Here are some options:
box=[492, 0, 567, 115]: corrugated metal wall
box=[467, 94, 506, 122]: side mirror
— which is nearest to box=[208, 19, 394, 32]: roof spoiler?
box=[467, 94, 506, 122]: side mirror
========
# [WHAT YOU HAVE TO DO]
Please turn the lines above into a two-column CSV with the headers input and output, giving each set of lines one row: its text under input and its answer under output. Put each in a single quoted field and replace line breaks with spaces.

# [FULL SOLUTION]
input,output
"Here are some options: box=[492, 0, 567, 115]: corrugated metal wall box=[467, 94, 506, 122]: side mirror — which is nearest to box=[208, 19, 394, 32]: roof spoiler?","box=[467, 94, 506, 122]: side mirror"